Host: Well, ladies and gentlemen, we're back here with Dan Conway of Conway Contracting. There's a lot that goes into building buildings, especially when you're talking commercial grade. We've got a lot of great examples here we're going to share with everybody. We want to get into some more depth here. We've got some important questions to ask Dan. The first one I’d love to get into. When you're talking about a house mistake with a residential place, it could be a $10,000, $15,000, $20,000 mistake. When you're talking commercial, you could be getting into hundreds of thousands, if not millions of dollars. Tell me what happens. What kind of mistakes do businesses need to be wary of?

Dan: When you're searching for residential or commercial, you really want to research your contractor, their experience, and get references. Commercial construction, just like residential, can be pricey. The common complaint that we see is, "Hey, I've got a brother that does commercial construction. I have an employee that does commercial construction." Or they'll engage in a contract with someone who's just become a commercial contractor, and it's a super tricky renovation or something like that. And they're 30% less than us or something like that. And I know design, and I know cost, and I tell the clients, "You can't build it. You can't do it for that." And then they go for the shiny object, and the horror stories they come back with 6 months, 9 months, 12 months later. They'll spend 50% more than we originally bid because the contractor's gone out of business, and things have gone awry. Tt's very important, for both residential and commercial, to do your references, check on experience and on similar type projects.

Host: Yeah, that's what we talk about. It's a recurring theme. My dad would say, "Cheap can become very expensive." Yes, you see, you're saving some money. There's something missing there, especially when you're talking about commercial because it could be $100,000, $200,000, and all of a sudden, now you're putting 20-30% on top of that to make it right.

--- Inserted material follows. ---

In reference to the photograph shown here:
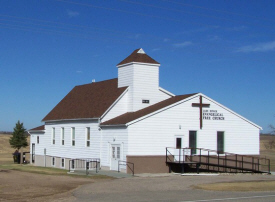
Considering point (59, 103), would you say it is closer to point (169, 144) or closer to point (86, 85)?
point (86, 85)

Dan: Right, just like I mentioned, I've done some printing facilities, and they're buying $3 million to $10 million printing presses, putting it on a foundation that you've got to improve the subgrade, down 10 ft, and you've got to compact the dirt to 100% compaction. And, make sure these slabs have a super high tolerance of 7 or 8 thousands of an inch, or whatever it's got to be. But you can't have a printing press changing addresses on you, especially a two or three or $10 million printing press. It's got to be done right. Yeah, this is why commercial is so essential to the business side of the world. These little differences, we talked about it in the first show. Check out that first show, everybody. The first show, we went into some real good information about the commercial process and what it takes and what the differences are because the attention to the detail is where I was going. The details are important, and especially when you're talking about a printing press, that thing gets adjusted this much, now everything's printed, you know, off the side of whatever they're printing, and it can't have giving out brochures where their print is offset unless it was intended, but that's not what they were trying to do. Important stuff to make sure that it goes into everything you're talking about.

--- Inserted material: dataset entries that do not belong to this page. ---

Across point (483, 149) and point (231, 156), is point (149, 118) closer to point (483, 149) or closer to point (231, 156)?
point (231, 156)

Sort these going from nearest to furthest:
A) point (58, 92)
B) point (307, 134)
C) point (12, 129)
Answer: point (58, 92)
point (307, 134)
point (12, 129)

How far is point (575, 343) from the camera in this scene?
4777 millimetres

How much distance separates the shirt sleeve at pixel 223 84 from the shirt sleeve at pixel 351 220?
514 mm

Host: How important is it, do you think, the integral part where you stick with it, when you had somebody come in and say, "Oh, we can do this for $20,000, $100,000 cheaper." You explain to them, "Here is the difference," and they still make a mistake anyway, and they come back to you afterwards.

Dan: It happens. Sometimes people have to learn the lesson the hard way. And, being a civil engineer, a designer, and a builder, we know design, we know cost, and we know where the line is in the sand. You know what you can reasonably do something for. I try to do my best and explain it to some people. There's a lot of good contractors out there, but, you know, when they're going, like I said, for the shiny object, you've got to be very careful.

Host: That could be a very costly mistake. Somebody would say, "We're going to save $50,000." No, you're not. The shiny object, I like that because people say, "Oh, we’ve got shiny objects." We're in our rings here, representing the championships that the Cardinals bring and the excellence that they do. But they're not skimping either. It's kind of a similar theme. They don't spend the most on the market, the Yankees or whatever, the Dodgers, but they do what's required.

Dan: Getting the most bang for their buck.

Host: Yes, and putting the appropriate funding in there so that you can make sure that you're not skipping out on something that doesn't turn out because otherwise you end up in the cellar. You don't want to be in the bottom of the league every year. That's important. Okay, well, as a matter of function, that's very important, for people to understand, there are some mistakes that are often made, and those are mistakes that they can avert if they pay attention to that stuff.

Host: Who are the best employees that you feel you hire to come work with you?

Dan: Well, we're always looking for highly motivated people that can run themselves. We're looking for civil engineers or individuals with a kind of similar academic background that can run commercial construction, estimate and also do marketing.

Host: Yeah, because marketing is key to the success of any business out there, and you need to make sure that the word is out and you represent yourself well.

Dan: Yeah, if you know design and you've got experience building buildings and estimating, then now you can sell.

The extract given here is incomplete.